Is RBI Set to Enable Bank Financing for REITs?
Synopsis
Key Takeaways
Mumbai, Feb 6 (NationPress) Reserve Bank Governor Sanjay Malhotra revealed on Friday that the Central Bank intends to allow commercial banks to provide financing to Real Estate Investment Trusts (REITs), provided that suitable prudential safeguards are in place.
This initiative is being introduced due to the robust regulatory and governance framework that now exists for listed REITs.
In India, REITs and Infrastructure Investment Trusts (InvITs) were established to liberate banks’ resources in completed and operational real estate and infrastructure projects by refinancing these exposures with pooled funds from both institutional and retail investors. Initially, commercial banks were prohibited from lending to these entities.

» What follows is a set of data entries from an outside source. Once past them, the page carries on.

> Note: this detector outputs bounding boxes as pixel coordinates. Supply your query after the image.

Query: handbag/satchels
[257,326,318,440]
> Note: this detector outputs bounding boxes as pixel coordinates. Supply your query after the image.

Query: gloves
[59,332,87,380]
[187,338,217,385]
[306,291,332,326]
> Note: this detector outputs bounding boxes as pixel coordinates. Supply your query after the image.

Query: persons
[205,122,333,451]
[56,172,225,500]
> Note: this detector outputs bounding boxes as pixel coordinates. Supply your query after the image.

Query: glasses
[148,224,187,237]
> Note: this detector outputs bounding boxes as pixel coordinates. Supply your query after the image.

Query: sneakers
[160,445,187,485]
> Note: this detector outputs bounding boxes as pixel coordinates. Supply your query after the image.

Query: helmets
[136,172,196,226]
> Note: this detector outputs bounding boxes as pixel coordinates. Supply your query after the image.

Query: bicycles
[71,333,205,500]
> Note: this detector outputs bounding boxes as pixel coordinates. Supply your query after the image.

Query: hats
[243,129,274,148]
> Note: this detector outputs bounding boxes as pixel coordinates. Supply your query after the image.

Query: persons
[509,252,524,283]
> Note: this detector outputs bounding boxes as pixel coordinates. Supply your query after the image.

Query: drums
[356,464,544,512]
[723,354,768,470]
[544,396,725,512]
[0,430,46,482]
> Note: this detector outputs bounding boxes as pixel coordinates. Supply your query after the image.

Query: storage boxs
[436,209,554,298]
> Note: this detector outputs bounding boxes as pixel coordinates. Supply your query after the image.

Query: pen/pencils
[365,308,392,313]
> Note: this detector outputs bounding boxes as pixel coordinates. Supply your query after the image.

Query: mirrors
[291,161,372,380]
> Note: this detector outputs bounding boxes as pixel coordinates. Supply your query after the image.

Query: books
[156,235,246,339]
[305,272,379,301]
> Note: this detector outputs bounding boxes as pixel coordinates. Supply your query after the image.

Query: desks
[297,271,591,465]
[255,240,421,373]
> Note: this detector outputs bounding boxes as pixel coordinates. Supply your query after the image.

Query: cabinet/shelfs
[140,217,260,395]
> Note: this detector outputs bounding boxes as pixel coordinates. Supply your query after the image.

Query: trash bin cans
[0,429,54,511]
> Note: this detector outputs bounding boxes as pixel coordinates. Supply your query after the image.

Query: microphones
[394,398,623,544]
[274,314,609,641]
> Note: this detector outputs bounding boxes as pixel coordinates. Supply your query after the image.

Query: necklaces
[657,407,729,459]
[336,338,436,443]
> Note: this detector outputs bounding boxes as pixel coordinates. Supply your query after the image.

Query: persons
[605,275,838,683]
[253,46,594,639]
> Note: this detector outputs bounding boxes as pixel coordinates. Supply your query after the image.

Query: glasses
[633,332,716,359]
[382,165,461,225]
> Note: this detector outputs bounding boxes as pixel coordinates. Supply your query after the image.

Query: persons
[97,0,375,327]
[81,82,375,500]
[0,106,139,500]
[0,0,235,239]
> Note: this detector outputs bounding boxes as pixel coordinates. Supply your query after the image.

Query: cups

Although bank lending to InvITs was permitted later, lending to REITs remained restricted until now. Following a thorough review, and given the strong regulatory and governance framework in place for listed REITs, it is proposed that commercial banks be allowed to finance REITs under appropriate prudential safeguards.
The existing guidelines for lending to InvITs will also be refined to ensure consistency with the proposed prudential safeguards for lending to REITs. Draft directions regarding this will be released soon for public consultation, stated Malhotra.
Additionally, the RBI plans to eliminate the requirement for prior approval to open branches for NBFCs-Investment and Credit Companies (ICCs) that lend against gold collateral. Currently, NBFCs with over 1,000 branches must obtain RBI approval to open new branches.
Given the comprehensive regulatory and governance framework applicable to NBFC-ICCs, the RBI proposes to eliminate the prior approval requirement for these NBFCs. Draft instructions will be issued shortly for stakeholders’ feedback, explained the RBI Governor.
The RBI also aims to enhance the lending capacity and governance of urban co-operative banks.
Recently, various regulatory measures have been implemented to offer greater flexibility to urban cooperative banks (UCBs) in their lending activities. The RBI now proposes to rationalize existing regulatory norms on unsecured loans by UCBs; lending limits for nominal members; and the terms and moratorium requirements for housing loans.
The proposed review will adopt a tiered and simplified approach while upholding prudential discipline, taking into account the growth in total loans and advances of UCBs over the past few years. Draft directions on this matter will be released soon for public consultation, the RBI Governor stated.